Giovanna Mozzillo, con il suo romanzo “Nient’altro che la vita”, per Franco Di Mauro Editore, ci offre una duplice narrazione: da un lato, un intenso romanzo di formazione e, dall’altro, un affresco vivido della Napoli degli anni Sessanta. Questa combinazione rende l’opera un viaggio emozionante e riflessivo, che ci invita a esplorare le profondità dell’animo umano e le complessità sociali di una città intramontabile.

Raccontato interamente con gli occhi di chi l’ha vissuto, il romanzo descrive i movimenti del ’68 e le sue idee rivoluzionarie, idee che influenzarono non poco la vita politica di quel tempo, e che incisero nello sviluppo personale di tanti giovani come lei.

Un contesto del quale, tuttavia, ancora oggi la protagonista ne percepisce, come allora, le contraddizioni e le ambiguità, non nascondendo una visione critica dell’intero periodo storico.

Un continuo confronto tra sogni idealizzati e realtà, una realtà che non riuscendo a corrispondere alle aspettative, finisce con il creare solo grande insoddisfazione.

Una delusione provocata dalla perenne distanza tra il mondo sognato e quello effettivamente vissuto. Una delusione che diviene sconfitta quando l’esperienza dolorosa di un aborto, mai realmente accettato, le segna profondamente la vita. L’autrice ripercorre la sua storia personale sullo sfondo della storia collettiva del paese e della sua città. Descrive il periodo dell’innamoramento, e del suo incondizionato sì a quel ragazzo che sembrava le avesse aperto le porte di una nuova vita, in una società, sì completamente da ricostruire, ma realizzabile. Un progetto ambizioso, ritenuto erroneamente possibile solo perché condiviso. Sarà proprio questo giovane, simbolo delle speranze e delle aspirazioni del ’68, a introdurre la protagonista alle idee e ai movimenti che caratterizzarono quel periodo storico. Un catalizzatore non soltanto per la sua evoluzione, ma anche per la comprensione di quel mondo circostante, a lei così ostile.  

Tuttavia, nonostante le disillusioni e le inevitabili sfide della crescita, la protagonista intraprende un viaggio interiore che la porta a riconoscere la preziosità della vita stessa.

In parallelo il racconto di una città, Napoli.

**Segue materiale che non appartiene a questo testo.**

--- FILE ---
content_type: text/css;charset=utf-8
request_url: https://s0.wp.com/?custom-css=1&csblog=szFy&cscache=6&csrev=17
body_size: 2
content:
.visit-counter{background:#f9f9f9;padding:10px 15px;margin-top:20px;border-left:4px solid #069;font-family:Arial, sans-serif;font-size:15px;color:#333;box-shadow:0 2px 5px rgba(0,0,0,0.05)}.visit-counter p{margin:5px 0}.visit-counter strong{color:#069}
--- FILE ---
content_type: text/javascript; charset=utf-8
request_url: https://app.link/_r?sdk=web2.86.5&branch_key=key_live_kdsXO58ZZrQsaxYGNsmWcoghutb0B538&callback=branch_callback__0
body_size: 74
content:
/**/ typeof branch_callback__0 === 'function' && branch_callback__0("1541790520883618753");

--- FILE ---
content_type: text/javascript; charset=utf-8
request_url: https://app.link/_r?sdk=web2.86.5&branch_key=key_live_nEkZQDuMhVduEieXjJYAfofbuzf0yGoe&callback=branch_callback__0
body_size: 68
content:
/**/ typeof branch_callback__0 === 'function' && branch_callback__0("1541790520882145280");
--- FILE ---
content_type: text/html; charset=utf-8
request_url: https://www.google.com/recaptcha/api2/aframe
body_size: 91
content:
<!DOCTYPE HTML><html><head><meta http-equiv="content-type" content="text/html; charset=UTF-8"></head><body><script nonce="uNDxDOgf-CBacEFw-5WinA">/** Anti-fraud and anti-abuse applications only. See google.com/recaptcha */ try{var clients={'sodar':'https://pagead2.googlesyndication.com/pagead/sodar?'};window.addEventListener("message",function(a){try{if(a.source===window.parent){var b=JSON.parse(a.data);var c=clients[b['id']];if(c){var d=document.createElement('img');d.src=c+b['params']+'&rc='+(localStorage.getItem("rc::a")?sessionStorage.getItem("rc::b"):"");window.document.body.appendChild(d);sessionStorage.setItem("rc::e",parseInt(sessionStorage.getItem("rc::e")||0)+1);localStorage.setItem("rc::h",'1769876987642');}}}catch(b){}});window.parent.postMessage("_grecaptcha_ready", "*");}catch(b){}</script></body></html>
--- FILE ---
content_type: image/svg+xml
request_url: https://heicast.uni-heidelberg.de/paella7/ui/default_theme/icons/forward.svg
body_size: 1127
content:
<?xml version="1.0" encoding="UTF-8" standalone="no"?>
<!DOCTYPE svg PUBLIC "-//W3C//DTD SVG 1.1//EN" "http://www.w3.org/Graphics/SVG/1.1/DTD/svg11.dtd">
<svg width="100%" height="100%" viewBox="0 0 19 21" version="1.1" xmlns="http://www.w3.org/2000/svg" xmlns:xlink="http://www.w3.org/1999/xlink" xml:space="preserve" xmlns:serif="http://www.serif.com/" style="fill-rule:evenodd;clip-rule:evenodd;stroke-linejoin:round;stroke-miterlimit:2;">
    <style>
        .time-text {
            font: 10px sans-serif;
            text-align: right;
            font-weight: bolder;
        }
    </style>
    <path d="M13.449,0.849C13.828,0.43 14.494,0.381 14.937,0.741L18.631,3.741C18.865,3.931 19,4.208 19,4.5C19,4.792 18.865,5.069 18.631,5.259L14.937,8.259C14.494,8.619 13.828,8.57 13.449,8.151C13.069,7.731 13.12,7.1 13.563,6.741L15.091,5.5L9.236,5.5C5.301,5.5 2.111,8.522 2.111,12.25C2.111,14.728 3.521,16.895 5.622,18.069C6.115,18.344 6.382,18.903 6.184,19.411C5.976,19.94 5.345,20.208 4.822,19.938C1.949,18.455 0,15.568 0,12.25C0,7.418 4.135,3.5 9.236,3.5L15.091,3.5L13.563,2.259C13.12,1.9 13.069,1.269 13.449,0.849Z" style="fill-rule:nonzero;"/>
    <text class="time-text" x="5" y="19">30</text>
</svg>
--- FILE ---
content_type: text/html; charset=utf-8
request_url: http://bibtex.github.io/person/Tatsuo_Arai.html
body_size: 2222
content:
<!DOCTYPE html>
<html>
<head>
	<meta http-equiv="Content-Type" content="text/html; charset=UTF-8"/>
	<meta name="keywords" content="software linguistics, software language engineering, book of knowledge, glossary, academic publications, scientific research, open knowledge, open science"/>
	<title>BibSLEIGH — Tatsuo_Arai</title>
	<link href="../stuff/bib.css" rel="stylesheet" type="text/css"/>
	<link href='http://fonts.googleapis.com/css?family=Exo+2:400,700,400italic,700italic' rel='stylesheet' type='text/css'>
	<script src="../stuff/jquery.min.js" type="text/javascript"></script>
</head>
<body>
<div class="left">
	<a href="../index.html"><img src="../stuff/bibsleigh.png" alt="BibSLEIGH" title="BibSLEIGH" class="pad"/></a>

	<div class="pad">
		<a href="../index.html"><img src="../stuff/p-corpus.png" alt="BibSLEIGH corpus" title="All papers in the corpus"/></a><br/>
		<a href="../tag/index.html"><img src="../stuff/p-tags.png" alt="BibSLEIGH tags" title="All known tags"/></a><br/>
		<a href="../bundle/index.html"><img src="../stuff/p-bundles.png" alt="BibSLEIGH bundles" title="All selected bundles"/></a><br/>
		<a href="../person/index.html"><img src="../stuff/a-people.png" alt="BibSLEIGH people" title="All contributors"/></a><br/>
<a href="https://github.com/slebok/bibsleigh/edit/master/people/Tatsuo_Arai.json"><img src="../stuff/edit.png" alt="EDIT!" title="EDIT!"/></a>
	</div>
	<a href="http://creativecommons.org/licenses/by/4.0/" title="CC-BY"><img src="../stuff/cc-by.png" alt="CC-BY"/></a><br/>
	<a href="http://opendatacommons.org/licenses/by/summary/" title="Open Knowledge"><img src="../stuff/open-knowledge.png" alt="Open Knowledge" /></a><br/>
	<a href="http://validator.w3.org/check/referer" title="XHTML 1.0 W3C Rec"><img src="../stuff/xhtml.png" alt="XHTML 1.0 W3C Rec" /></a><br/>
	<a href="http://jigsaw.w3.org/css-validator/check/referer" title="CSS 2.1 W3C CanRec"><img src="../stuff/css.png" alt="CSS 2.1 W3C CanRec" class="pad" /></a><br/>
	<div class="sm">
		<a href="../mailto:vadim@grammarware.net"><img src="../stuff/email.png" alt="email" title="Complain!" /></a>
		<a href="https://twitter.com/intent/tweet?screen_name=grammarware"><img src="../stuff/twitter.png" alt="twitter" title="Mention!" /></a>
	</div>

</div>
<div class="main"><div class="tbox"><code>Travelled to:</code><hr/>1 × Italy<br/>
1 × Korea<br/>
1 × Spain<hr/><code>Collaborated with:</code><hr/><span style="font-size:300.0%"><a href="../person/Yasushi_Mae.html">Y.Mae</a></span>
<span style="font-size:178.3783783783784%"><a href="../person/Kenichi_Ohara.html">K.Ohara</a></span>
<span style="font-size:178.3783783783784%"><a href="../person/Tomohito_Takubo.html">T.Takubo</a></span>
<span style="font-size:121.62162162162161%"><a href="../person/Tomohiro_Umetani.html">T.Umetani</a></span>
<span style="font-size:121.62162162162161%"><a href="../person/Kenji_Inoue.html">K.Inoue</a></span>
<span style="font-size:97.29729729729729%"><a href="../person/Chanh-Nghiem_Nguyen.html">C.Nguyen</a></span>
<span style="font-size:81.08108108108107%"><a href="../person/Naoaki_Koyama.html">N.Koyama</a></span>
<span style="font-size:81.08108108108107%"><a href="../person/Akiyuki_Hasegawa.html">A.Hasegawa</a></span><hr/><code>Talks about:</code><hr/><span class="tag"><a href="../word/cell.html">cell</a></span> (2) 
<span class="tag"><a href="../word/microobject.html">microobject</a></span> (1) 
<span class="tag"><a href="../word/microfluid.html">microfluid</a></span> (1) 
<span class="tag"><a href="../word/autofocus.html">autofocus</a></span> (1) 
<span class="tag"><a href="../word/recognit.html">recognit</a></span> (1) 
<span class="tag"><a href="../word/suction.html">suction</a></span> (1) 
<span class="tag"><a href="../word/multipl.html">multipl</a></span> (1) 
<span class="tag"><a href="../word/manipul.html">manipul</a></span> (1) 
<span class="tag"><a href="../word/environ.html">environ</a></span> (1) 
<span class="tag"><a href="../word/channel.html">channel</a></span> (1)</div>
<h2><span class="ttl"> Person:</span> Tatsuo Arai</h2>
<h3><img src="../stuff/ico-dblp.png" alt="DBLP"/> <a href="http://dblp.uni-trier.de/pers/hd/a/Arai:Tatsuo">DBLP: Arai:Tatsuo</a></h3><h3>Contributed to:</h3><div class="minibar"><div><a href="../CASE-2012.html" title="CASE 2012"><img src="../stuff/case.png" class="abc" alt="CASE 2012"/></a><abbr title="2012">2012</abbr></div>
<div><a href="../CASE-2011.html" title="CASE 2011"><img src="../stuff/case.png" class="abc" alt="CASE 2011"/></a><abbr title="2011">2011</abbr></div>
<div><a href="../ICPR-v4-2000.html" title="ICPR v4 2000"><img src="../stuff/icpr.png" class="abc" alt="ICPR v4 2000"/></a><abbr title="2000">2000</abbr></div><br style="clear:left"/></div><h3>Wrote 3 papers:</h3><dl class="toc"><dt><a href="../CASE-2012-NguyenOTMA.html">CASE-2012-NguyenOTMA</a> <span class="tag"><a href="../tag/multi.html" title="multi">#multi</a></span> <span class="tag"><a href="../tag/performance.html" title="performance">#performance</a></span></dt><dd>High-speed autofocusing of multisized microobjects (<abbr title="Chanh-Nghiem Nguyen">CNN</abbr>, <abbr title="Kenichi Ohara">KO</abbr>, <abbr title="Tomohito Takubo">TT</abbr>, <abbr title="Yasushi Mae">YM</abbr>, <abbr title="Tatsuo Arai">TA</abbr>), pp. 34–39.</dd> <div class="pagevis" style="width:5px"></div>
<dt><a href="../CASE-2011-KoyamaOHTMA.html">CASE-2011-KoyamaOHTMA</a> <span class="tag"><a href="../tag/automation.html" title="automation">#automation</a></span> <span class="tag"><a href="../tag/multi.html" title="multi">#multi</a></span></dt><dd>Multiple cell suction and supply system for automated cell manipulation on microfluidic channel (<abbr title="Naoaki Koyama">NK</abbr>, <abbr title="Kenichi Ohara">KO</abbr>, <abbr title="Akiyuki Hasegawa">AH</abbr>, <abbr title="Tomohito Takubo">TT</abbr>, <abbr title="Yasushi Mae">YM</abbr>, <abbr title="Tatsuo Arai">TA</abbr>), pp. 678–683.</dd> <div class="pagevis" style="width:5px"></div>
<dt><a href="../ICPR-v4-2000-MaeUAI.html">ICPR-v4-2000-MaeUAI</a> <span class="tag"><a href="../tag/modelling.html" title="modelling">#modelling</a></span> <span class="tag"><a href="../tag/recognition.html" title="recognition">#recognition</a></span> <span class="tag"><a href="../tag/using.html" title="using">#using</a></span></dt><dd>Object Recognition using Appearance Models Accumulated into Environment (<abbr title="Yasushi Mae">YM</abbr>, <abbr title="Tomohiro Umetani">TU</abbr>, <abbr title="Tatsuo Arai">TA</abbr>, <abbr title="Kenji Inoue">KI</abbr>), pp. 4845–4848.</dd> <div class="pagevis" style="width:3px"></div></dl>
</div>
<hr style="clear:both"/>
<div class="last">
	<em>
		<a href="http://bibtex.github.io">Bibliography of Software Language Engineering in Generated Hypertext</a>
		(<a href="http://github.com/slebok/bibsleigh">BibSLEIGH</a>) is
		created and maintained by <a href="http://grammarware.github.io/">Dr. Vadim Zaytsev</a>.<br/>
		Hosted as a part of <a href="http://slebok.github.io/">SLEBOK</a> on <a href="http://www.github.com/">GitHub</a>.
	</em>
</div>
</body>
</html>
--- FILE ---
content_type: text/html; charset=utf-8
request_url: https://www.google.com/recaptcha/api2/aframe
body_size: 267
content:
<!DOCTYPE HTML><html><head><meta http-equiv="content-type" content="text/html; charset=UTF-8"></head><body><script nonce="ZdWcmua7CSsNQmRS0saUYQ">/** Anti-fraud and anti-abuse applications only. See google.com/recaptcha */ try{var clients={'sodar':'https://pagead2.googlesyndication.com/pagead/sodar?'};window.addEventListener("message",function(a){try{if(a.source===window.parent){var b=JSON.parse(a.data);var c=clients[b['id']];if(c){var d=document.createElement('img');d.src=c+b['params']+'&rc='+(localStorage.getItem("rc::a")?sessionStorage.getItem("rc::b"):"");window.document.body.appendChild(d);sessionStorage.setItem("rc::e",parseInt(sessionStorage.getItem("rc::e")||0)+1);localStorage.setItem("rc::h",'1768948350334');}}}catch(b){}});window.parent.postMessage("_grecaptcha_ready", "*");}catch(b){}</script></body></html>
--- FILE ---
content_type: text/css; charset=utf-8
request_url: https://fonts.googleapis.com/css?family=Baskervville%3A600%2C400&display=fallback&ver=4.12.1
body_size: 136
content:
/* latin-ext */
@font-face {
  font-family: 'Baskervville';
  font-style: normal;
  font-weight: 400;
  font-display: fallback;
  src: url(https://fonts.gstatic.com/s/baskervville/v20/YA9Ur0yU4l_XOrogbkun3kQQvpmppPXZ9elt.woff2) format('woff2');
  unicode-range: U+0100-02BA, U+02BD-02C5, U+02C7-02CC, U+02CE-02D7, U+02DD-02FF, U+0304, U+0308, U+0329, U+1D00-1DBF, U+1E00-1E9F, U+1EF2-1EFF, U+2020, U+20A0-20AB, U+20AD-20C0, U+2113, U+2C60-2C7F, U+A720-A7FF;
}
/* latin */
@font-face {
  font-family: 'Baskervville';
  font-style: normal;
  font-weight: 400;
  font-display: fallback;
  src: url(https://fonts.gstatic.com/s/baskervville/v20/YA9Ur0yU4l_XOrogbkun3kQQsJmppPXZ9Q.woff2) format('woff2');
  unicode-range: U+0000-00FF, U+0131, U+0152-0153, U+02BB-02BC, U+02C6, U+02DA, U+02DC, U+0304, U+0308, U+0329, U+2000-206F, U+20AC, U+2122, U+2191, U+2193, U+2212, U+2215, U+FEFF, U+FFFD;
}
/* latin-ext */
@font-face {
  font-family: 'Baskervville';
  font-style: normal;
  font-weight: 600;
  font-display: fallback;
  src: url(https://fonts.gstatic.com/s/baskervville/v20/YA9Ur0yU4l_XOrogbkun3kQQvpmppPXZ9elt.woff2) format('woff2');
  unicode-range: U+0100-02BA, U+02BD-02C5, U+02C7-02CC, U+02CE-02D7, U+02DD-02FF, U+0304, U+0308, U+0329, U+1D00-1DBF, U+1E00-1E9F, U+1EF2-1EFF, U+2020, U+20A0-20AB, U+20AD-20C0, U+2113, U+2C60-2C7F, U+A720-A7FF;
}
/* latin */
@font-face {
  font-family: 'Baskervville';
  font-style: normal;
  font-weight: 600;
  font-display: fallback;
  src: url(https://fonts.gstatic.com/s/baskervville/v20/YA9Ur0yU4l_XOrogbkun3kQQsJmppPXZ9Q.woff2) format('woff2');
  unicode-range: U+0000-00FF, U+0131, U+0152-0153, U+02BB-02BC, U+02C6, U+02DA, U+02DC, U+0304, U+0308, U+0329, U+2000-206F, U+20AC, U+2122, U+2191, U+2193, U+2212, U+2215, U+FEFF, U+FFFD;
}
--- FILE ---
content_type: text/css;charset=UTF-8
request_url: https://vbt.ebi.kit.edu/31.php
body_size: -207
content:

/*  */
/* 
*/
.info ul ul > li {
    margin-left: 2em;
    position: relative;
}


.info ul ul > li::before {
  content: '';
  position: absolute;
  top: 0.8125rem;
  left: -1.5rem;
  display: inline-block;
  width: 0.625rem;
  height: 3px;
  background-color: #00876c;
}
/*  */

Quasi un personaggio, che accompagna la protagonista nel suo percorso di formazione.

Da un lato, la borghesia napoletana da sempre arroccata ai suoi interessi personali e poco disponibile al cambiamento, dall’altra il popolo oramai quasi, se non del tutto, assuefatto alla sua precaria condizione sociale. L’autrice, attraverso ambienti e personaggi legati alle classi privilegiate, ne analizza comportamenti e contraddizioni, indagando sulle motivazioni che indussero gran parte degli studenti a contrapporsi a quell’intero mondo, così lontano da loro modo di pensare.

Ma il ’68 napoletano rappresenta, come per altri contesti storici, un caso a sé. Non per disallineamento dal resto della nazione, ma perché il popolo partenopeo ha sempre risposto in maniera diversa agli appelli della storia.

Non a caso l’autrice ne racconta l’estrosità, la saggezza contagiosa, ma anche il dolore, l’umiliazione, la vulnerabilità.

Personaggi e storie comuni che portano con sé una profonda umanità e una capacità di adattamento e sopravvivenza di fronte alle difficoltà, decisamente uniche.

Se siete alla ricerca di un romanzo che sappia coniugare la storia personale con quella collettiva, che vi faccia riflettere sulle grandi utopie e sulle piccole, ma fondamentali, realtà della vita quotidiana, “Nient’altro che la vita” è la lettura che fa per voi. Un libro che ci ricorda che, nonostante tutto, la vita va celebrata e vissuta appieno.